After Blé Sucré, Amy and I walked ten minutes to La Pâtisserie by Cyril Lignac (24 Rue Paul Bert). His store has some beautiful pastries and I especially loved the presentation of his lemon meringue tart. Cyril Lignac’s croissant seemed like the best croissant that was well-rounded. The ends were super crispy and the middle section was not too doughy. It was buttery but still very light at the same time. I wish I had some fleur de sel in my back pocket because just a sprinkling of fresh sea salt would have made it the perfect croissant.

28 Boulangerie: Croissant for 1 euro

28 Boulangerie: Croissant for 1 euro

Amy and I were suffering from a croissant coma, but we powered through because I wanted to go to Le Moulin de Rosa (32 Rue de Turenne). Christophe had taken me to that boulangerie before and I remember thinking the croissant was good. In dire need of some digestion help, we happily walked the 30 minutes to the Marais. While walking to Le Moulin de Rosa, we passed by 28 Boulangerie (28 Boulevard Beaumarchais) and smelled the most amazing baked bread. Our pit stop did not lead to any viennoiserie revelations. It was a solid croissant but really nothing to write home about.
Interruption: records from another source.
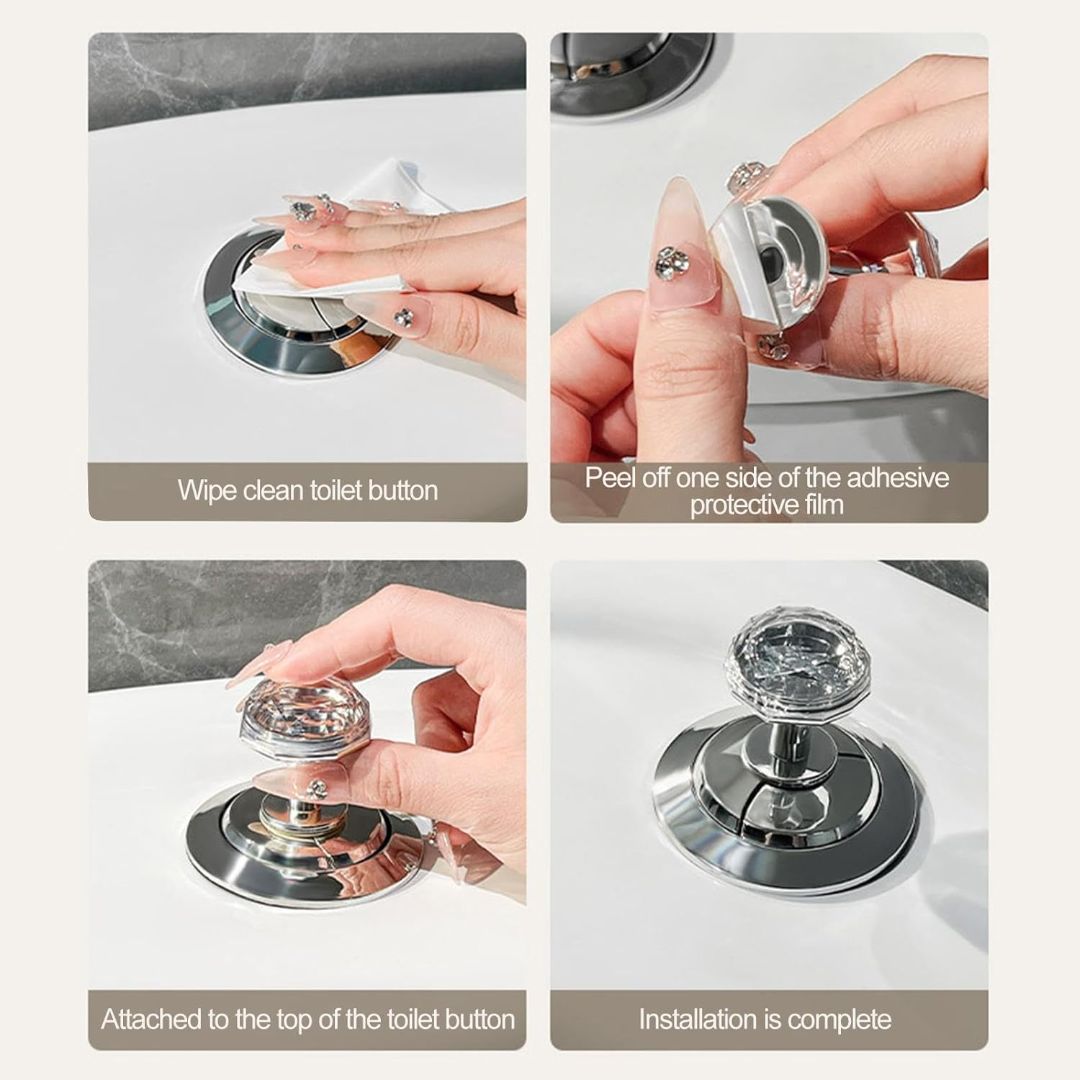 Wipe clean toilet button

Peel off one side of the adhesive protective film

Attached to the top of the toilet button

Installation is complete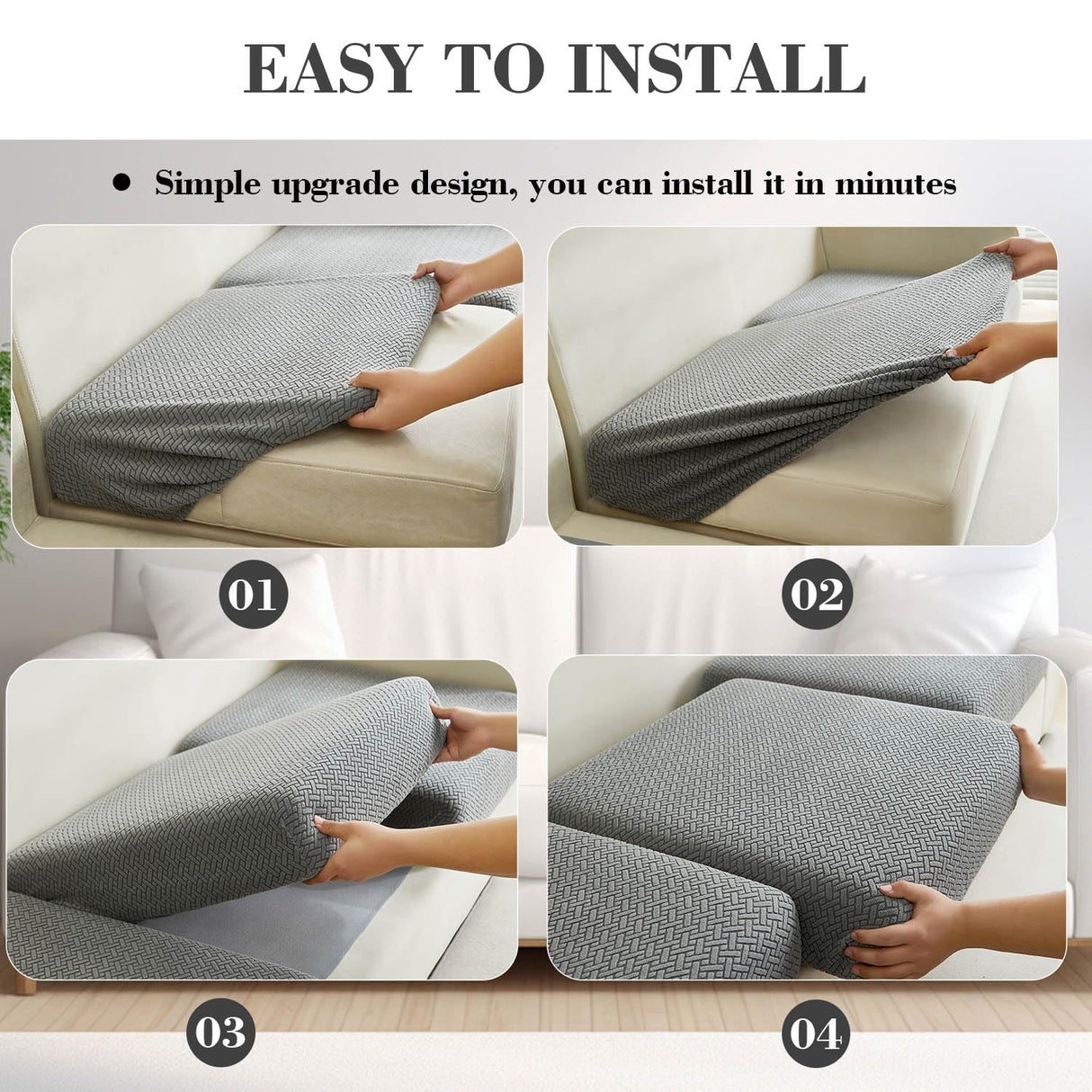 EASY TO INSTALL

● Simple upgrade design, you can install it in minutes

01

02

03

04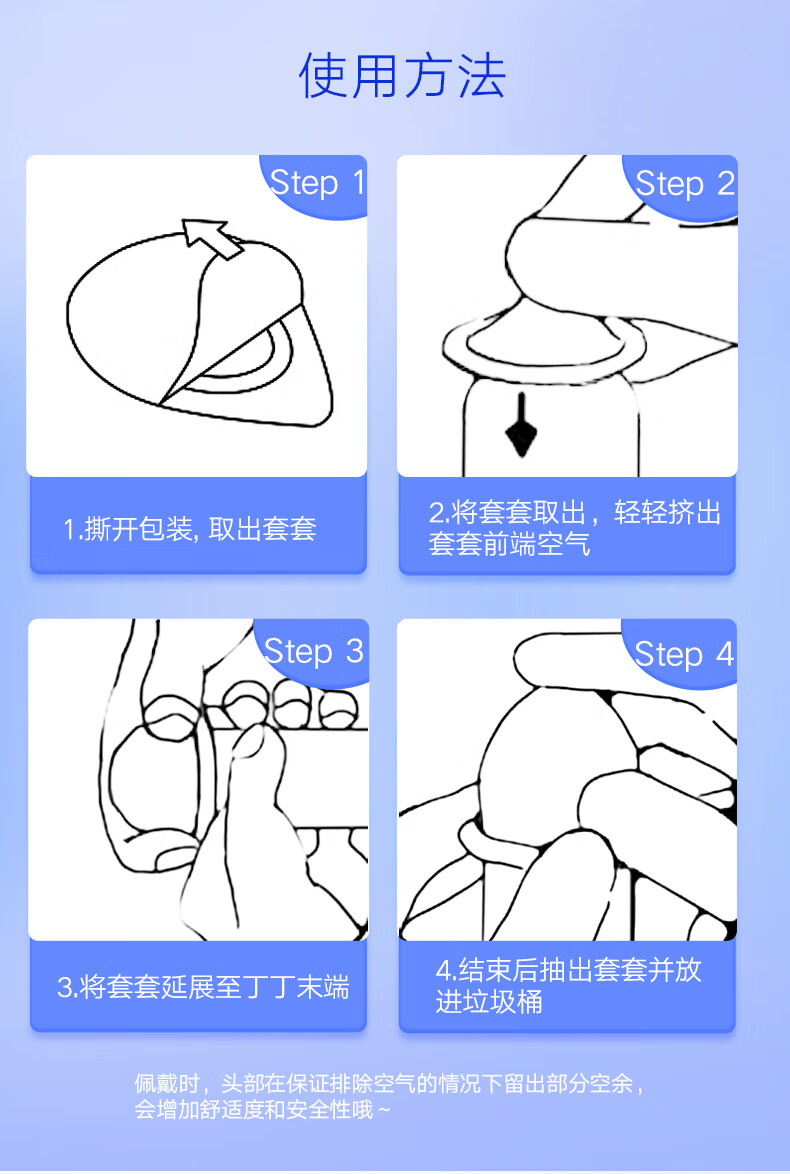 使用方法

Step 1

1.撕开包装, 取出套套

Step 2

2.将套套取出，轻轻挤出套套前端空气

Step 3

3.将套套延展至丁丁末端

Step 4

4.结束后抽出套套并放进垃圾桶

佩戴时，头部在保证排除空气的情况下留出部分空余，会增加舒适度和安全性哦~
Le Moulin de Rosa: Croissant for 1.1 euro; Financier for 1.2 euro

Le Moulin de Rosa: Croissant for 1.1 euro; Financier for 1.2 euro

Finally, we arrived at our last stop, Le Moulin de Rosa. It was flaky, buttery and much better than 28 Boulangerie, but it definitely was not the best. I had to also order a financier because they make the best financiers. You can actually taste the almonds and there are trace amounts of ground almond and vanilla bean baked in.

Final Verdict: For me, it was a tie between La Pâtisserie by Cyril Lignac and Blé Sucré. I think Cyril Lignac has the best classic croissant. It seemed like the perfect combination of all of the seven croissants we tried. It had fantastic crispiness and flakiness while not being too overwhelming and heavy. If you want to try a croissant with a slight twist, Blé Sucré’s croissants really have a certain sweetness to them. Amy’s favorite croissant of the day was from Blé Sucré. The journey to Blé Sucré would be worth it just for the madeleines. I’m already plotting my next trip to the 12th arrondissement.

Do you have a favorite croissant in Paris? Please do share! I’d love to discover more boulangeries!